Kappa is an important measure on classifier performance, especially on imbalanced data set.
For example, in credit card fraud detection, the marginal distribution of the response variable is high skewed, that using accuracy as a measure will not be useful. In other words, for given fraud detection example, 99.9% of the transactions will be non-fraud transactions. We can have a trivial classifier that always says non-fraud to every transaction, and we will still have 99.9% of the accuracy.
On the other hand, Kappa will "fix" this problem by consider the marginal distribution of the response variable. Using Kappa, the aforementioned trivial classifier will have a very small Kappa.
In plain English, it measures how much better the classifier is, compared to guessing with the target distribution.
A: What value of Cohen's kappa is strong depends on several factors including for example, the number of categories or codes that are used affects kappa$^1$ and the probability that each code will be populated. 

"For example, given equiprobable codes and observers who are 85% accurate:

value of kappa   number of codes
0.49             2
0.60             3 
0.66             5 
0.69             10"

Now, what if we do not have equiprobable codes but have different "base rates"?
For two codes the kappa plots from Bruckner et al. would look like  
...Nonetheless (... continuing Wikipedia quote), magnitude guidelines have appeared in the literature.
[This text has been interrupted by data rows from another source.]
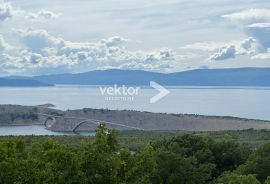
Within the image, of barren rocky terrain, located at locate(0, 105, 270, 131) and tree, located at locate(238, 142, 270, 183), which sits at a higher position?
barren rocky terrain, located at locate(0, 105, 270, 131)

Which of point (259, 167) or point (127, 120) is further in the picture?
point (127, 120)

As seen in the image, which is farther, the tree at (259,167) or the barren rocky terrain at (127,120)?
the barren rocky terrain at (127,120)

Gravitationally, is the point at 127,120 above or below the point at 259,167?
above

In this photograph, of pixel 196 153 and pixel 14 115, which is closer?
pixel 196 153

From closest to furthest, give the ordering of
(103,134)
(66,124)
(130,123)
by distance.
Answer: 1. (103,134)
2. (130,123)
3. (66,124)

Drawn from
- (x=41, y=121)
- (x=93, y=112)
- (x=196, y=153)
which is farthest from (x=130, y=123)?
(x=196, y=153)

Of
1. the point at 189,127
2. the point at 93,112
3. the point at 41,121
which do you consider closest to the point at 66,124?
the point at 93,112

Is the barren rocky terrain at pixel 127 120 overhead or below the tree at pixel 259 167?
overhead

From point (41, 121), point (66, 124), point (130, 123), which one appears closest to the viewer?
point (130, 123)

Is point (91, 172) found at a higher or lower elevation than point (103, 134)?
lower

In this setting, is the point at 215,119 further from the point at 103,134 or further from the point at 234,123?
the point at 103,134

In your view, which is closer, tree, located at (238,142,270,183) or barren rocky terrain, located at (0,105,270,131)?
tree, located at (238,142,270,183)
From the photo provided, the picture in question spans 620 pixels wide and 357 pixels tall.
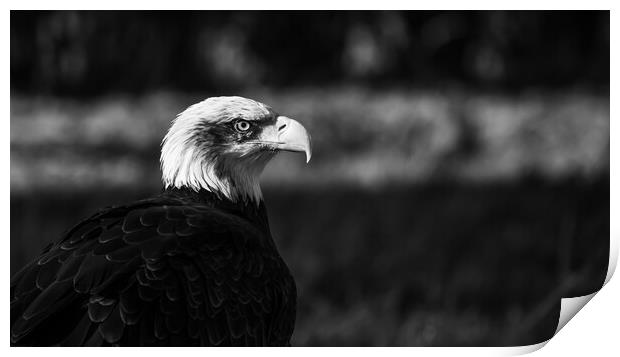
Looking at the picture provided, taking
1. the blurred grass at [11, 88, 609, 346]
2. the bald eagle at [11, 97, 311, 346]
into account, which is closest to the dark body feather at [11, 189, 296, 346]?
the bald eagle at [11, 97, 311, 346]

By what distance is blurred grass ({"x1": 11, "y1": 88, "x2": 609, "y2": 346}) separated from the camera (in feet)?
8.00

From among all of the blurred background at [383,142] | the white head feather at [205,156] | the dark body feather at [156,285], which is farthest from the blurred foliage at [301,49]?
the dark body feather at [156,285]

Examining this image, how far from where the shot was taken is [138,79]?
263cm

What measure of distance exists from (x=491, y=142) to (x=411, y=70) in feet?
1.05

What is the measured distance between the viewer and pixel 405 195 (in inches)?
109

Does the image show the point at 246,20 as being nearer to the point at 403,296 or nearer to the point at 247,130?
the point at 247,130

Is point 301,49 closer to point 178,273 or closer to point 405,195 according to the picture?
point 405,195

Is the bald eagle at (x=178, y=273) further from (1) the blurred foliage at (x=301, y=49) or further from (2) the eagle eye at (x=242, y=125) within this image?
(1) the blurred foliage at (x=301, y=49)

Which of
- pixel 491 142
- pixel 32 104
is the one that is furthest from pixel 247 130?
pixel 491 142

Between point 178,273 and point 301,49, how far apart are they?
102 centimetres

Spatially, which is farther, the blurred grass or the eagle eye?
the blurred grass

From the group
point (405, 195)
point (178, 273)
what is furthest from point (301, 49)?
point (178, 273)

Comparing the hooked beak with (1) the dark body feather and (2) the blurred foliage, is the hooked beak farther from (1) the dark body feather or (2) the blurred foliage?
(2) the blurred foliage

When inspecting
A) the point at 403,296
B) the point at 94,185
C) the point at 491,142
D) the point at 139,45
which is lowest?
the point at 403,296
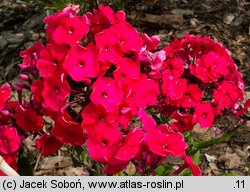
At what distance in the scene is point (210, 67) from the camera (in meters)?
1.62

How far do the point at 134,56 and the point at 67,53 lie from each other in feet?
0.70

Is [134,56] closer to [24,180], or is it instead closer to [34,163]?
[24,180]

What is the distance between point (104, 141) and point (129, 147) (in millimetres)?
81

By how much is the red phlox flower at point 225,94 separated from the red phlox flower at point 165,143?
329 millimetres

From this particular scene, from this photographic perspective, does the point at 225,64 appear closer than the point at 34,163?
Yes

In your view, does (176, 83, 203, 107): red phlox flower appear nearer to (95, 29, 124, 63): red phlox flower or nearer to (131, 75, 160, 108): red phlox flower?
(131, 75, 160, 108): red phlox flower

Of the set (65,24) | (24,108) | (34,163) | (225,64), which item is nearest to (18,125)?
(24,108)

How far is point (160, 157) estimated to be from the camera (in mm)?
1471

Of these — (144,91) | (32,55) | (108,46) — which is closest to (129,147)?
(144,91)

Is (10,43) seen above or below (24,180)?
below

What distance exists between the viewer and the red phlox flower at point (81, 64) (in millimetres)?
1402

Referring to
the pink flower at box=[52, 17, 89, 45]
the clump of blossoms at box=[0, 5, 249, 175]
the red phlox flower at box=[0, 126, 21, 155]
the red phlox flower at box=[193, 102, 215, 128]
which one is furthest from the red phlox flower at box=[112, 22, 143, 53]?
the red phlox flower at box=[0, 126, 21, 155]

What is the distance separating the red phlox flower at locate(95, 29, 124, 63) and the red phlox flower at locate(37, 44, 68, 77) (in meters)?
0.11

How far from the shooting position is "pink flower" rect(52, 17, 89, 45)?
57.1 inches
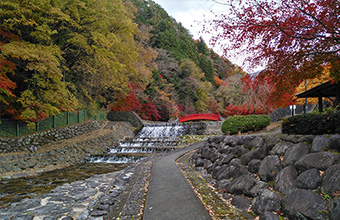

Perhaps the first was Landis and Koch, who characterized values 
 <0 as indicating no agreement
 0.00–0.20 as slight, 
 0.21–0.40 as fair, 
 0.41–0.60 as moderate, 
 0.61–0.80 as substantial, and 
 0.81–1 as almost perfect agreement. 

This set of guidelines is however by no means universally accepted; Landis and Koch supplied no evidence to support it, basing it instead on personal opinion. It has been noted that these guidelines may be more harmful than helpful. Fleiss's equally arbitrary guidelines characterize kappas over 
>0.75 as excellent, 
 0.40 to 0.75 as fair to good, and 
<0.40 as poor."

(end Wikipedia quote) 
For a (hard to find) upgrade of the FalliObs Windows program to account for the number of codes originally offered by Bakeman et al.$^1$ follow link to ComKappa3. The program description$^2$ relates that the standard error of kappa can be estimated, allowing  the obtained kappa  to  be tested for significance against a null distribution (Bakeman & Gottman, 1997; Fleiss, Cohen, & Everitt,  1969). For further reading for other kappa measures see ANALYSIS OF BEHAVIORAL STREAMS.
Also see Using Cohen's kappa statistic for evaluating a binary classifier for a similar question.
1 Bakeman, R.; Quera, V.; McArthur, D.; Robinson, B. F. (1997). "Detecting sequential patterns and determining their reliability with fallible observers". Psychological Methods. 2: 357–370. doi:10.1037/1082-989X.2.4.357
2 Robinson BF, Bakeman R. ComKappa: A Windows’ 95 program for calculating kappa and related statistics. Behavior Research Methods. 1998;30:731-2.
A: to answer your question (in plain english :-) ): 

How does Kappa help in evaluating the prediction performance of classifiers? What does it tell?!!

You should consider the kappa as a measure of agreement between 2 individuals such that the result can be interpreted as:
Poor agreement = 0.20 or less
Fair agreement = 0.20 to 0.40
Moderate agreement = 0.40 to 0.60
Good agreement = 0.60 to 0.80
Very good agreement = 0.80 to 1.00